This is the first of two 2020 predictions concerning COVID-19, the so-called coronavirus. This column will cover short-term impacts while my next column will cover longer-term changes that were probably going to happen anyway but are already being accelerated by the current health crisis.

NOT business as usual…

No, I’m not a doctor or an epidemiologist, but I’m also not an idiot. And as a non-idiot, I can confidently predict the significant short-term economic, social, and political impacts of COVID-19 on my global readership. The far more significant longer-term effects will be covered in my next column. Short-term, COVID-19 feels remarkably like 9/11, which wasn’t a health crisis in any sense, but it was an abrupt disruption in everyday life for Americans. Except in the case of COVID-19, it’s like 9/11 for the entire developed world.

For readers who are too young to remember 9/11 or weren’t affected by it, the destruction of the twin towers in New York and the attack on the Pentagon in Northern Virginia led to an instant end to air travel in the USA. Travelers were stranded and had to find a different way home, renting cars or taking trains or buses instead of airplanes. The airlines were devastated. Even more importantly, business travel — and business events — were crushed for many months.

At the time of 9/11, I was making my living primarily through public speaking, doing an average of two business events per month. I was also working with a startup called Round One, founded by my friend Jamie Cohan, brother of business journalist William Cohan. The prospects for Round One were great on 9/10, but by 9/12 Round One was out of business because the startup’s primary funder was the company that insured the World Trade Center.

The 9/11 crisis led to hundreds of large business events being canceled in the USA. I went from speaking twice per month to twice per year — an 85 percent reduction in my speaking income.

We were already in a recession caused by the Dot-Com economic bubble bursting in March 2001, but 9/11 was definitely an extra hit to any travel-related businesses or activities. The 2001 recession lasted for two years and economists say it was extended by at least two months due to the terrorist effects.

Then, just as we were finally recovering from the combined Dot-Com-9/11 recession, along came the SARS crisis — another coronavirus that provides useful data for predicting the impact of COVID-19. SARS was more deadly than COVID-19, but affected far fewer people (more deadly but less infectious), leading to only 774 global deaths — far less than the 2,810 COVID-19 deaths as of this morning.

What SARS teaches us…

The economic impact of the SARS epidemic was estimated at $54 billion, mainly in 2003, which was just a negative blip in global GDP at a time when the world was mainly coming out of recession.

SARS and 9/11 history suggest that the direct economic impact of COVID-19 will probably last one or two years. The Chinese economy is right now four times the size it was in 2003 and the world manufacturing economy is much more highly integrated and dependent on China, so the impact of COVID-19 will likely dwarf that of SARS. Where SARS cost $54 billion, COVID-19 will likely cost at least $1 trillion before it is finished, which sounds like a lot but is actually relatively modest for a $90 trillion global economy. Expect a one percent cut in global GDP growth.

There may not be a recession at all in the United States, because this is a Presidential election year and President Trump will likely do anything and everything he can to goose the economy to ensure his re-election. It’s going to get crazy.

So there will be economic impacts, mitigated by extreme (possibly even illegal) coping strategies that will, in turn, lead to further economic impacts after the election.

If there isn’t a recession in 2020, there absolutely will be one in 2021. 

The last U.S. President who beat pre-election economic performance out of the Federal Reserve to ensure his re-election was Richard Nixon back when Arthur Burns was Fed chairman.

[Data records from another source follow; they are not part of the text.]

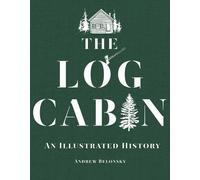Andrew Belonsky The Log Cabin (Copertina rigida)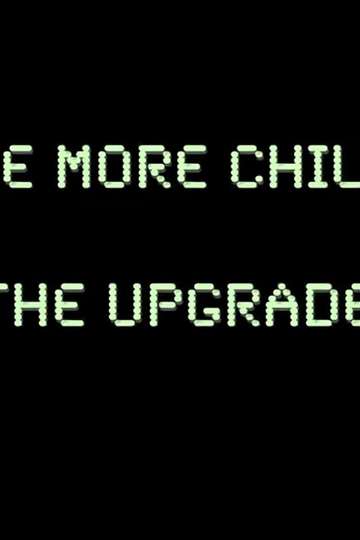 Be More Chill: The Upgrade Poster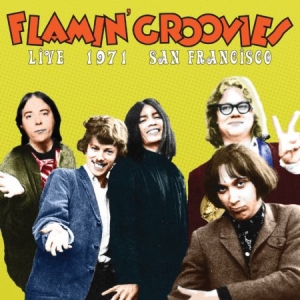 Flamin' Groovies - Live 1971 San Fransisco i gruppen VINYL hos Bengans Skivbutik AB (2399469)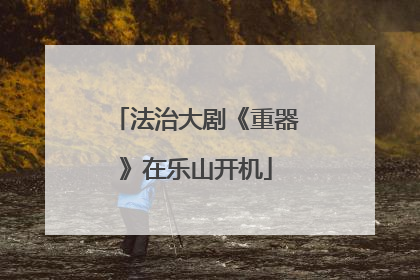 法治大剧《重器》在乐山开机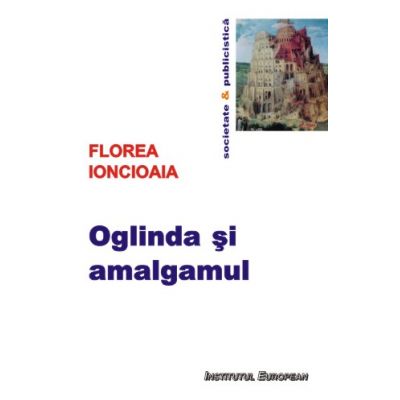 Oglinda si amalgamul - Florea Ioncioaia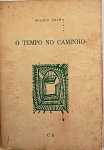 Wilson Rocha - O Tempo no Caminho (autografado) - com desenhos de Aldo Bonadei - Livro de Poesias editado em  1950. Somente 500 exemplares foram impressos.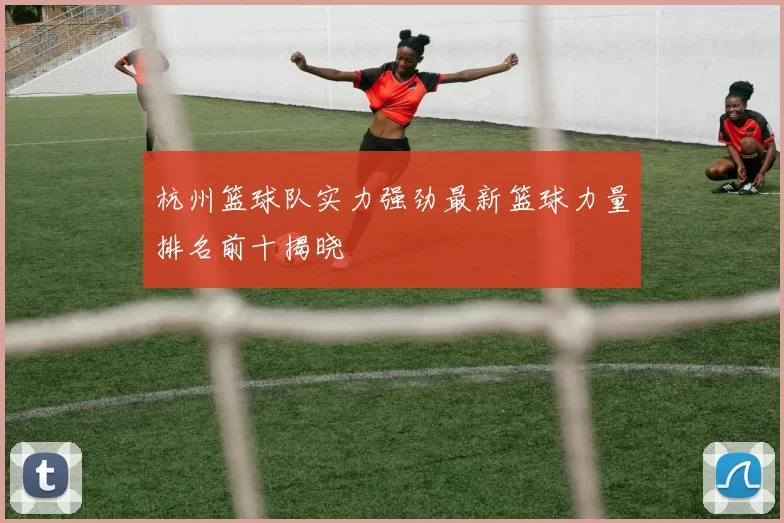 杭州篮球队实力强劲最新篮球力量排名前十揭晓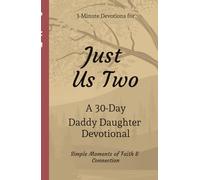 Just Us Two: A 30-Day Daddy Daughter Devotional | Building Faith and Connection One Day at a Time | 3 Minute Daily Devotionals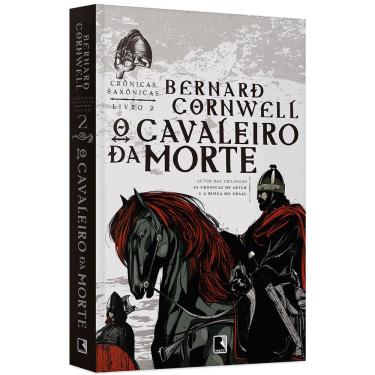 Imagem de Livro - Crônicas Saxônicas - O Cavaleiro da Morte - Volume 2 - Bernard Cornwell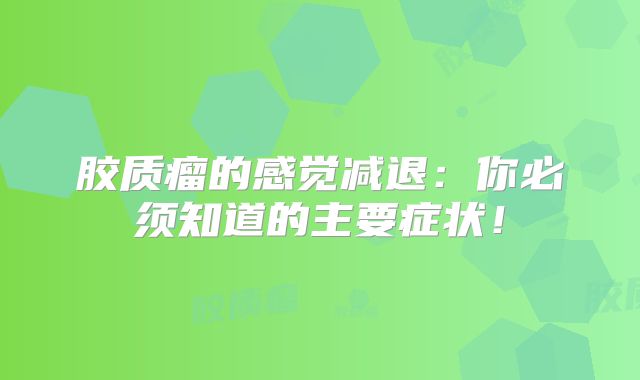 胶质瘤的感觉减退：你必须知道的主要症状！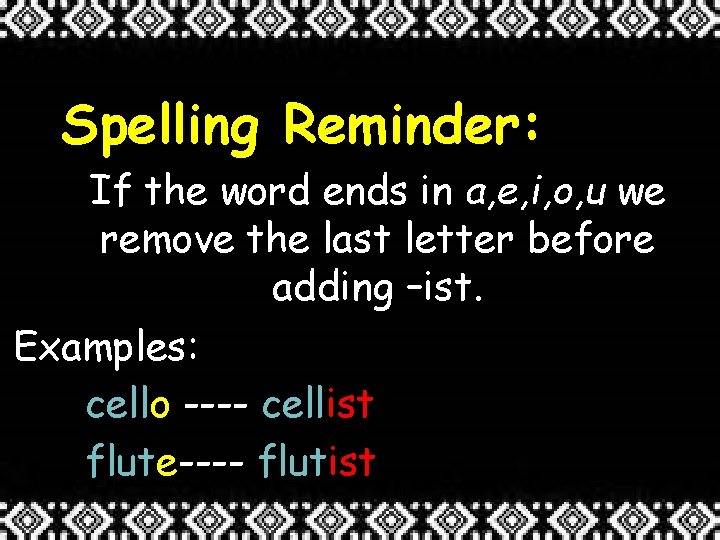 Spelling Reminder: If the word ends in a, e, i, o, u we remove
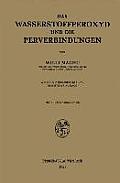 Das Wasserstoffperoxyd Und Die Perverbindungen
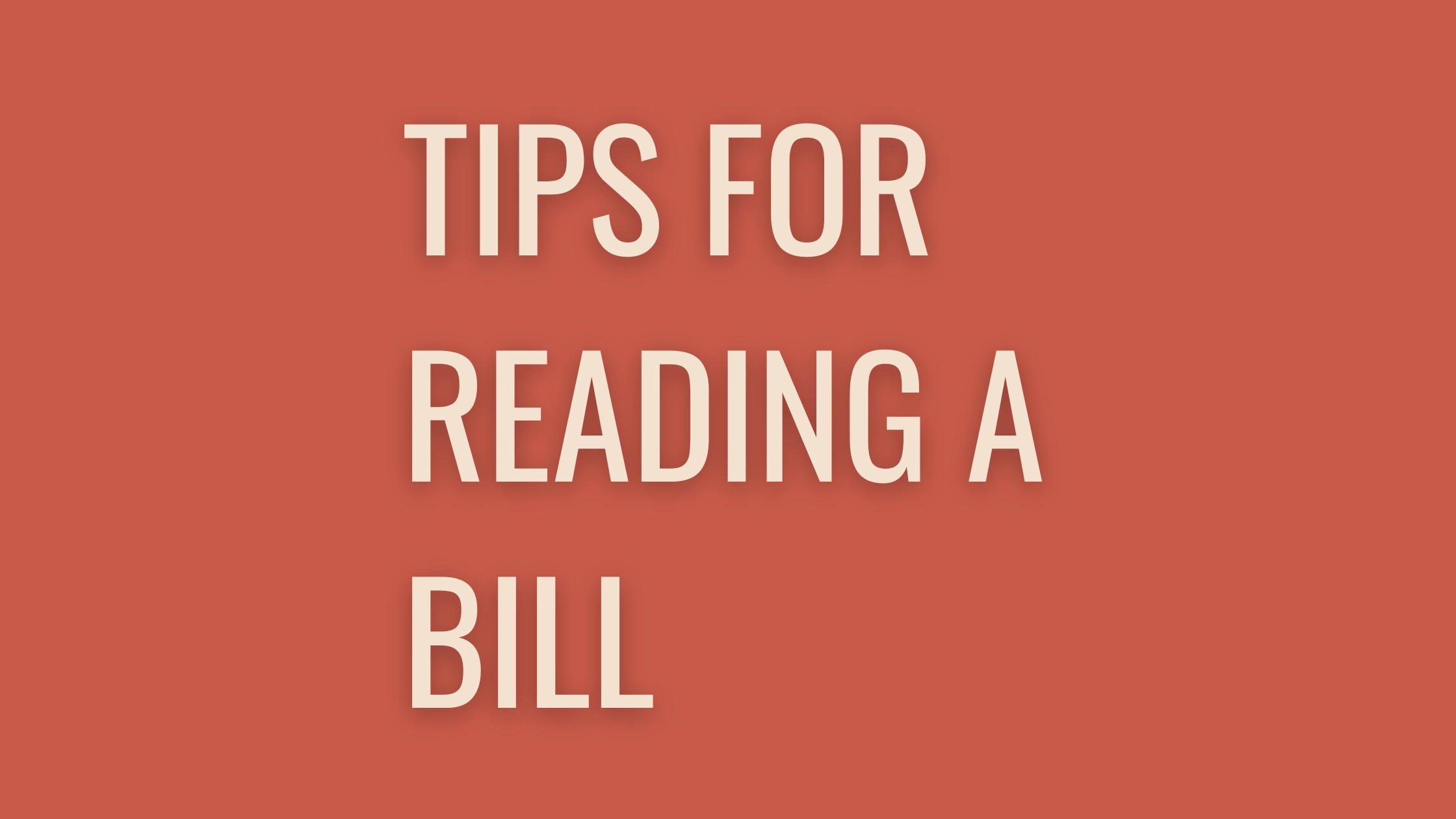 Tips For Reading a Bill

That ill-advised gambit is generally held responsible by economists for the bear market in stocks that lasted for most of the 1970s.

But first there was the Spanish Flu…

The Mac Daddy of pandemics was the Spanish Flu from 1918-1920, which killed 40 million people worldwide. Three percent of the world’s population died of flu in those three years. The mortality rate of COVID-19 and the Spanish Flu seem to be about the same (half that of SARS), but pretty much nothing was done to combat Spanish Flu, while today we have a century of epidemiological progress and an ability to create vaccines that simply didn’t exist back then. So the global health impact of COVID-19 is likely to be much less than that of the Spanish Flu.

But the global economic impact of COVID-19 may be greater. The Spanish Flu actually lead to an increase in per capita income in the 1920s, mainly caused by a reduced labor supply. With automation today that’s likely not to be the case with this economic crisis. More on this in my next column.

So 2020 will not be a good year for airlines, hotels, cruises, and large business meetings, but these economic effects will be mitigated somewhat by heroic/insane government efforts in the USA.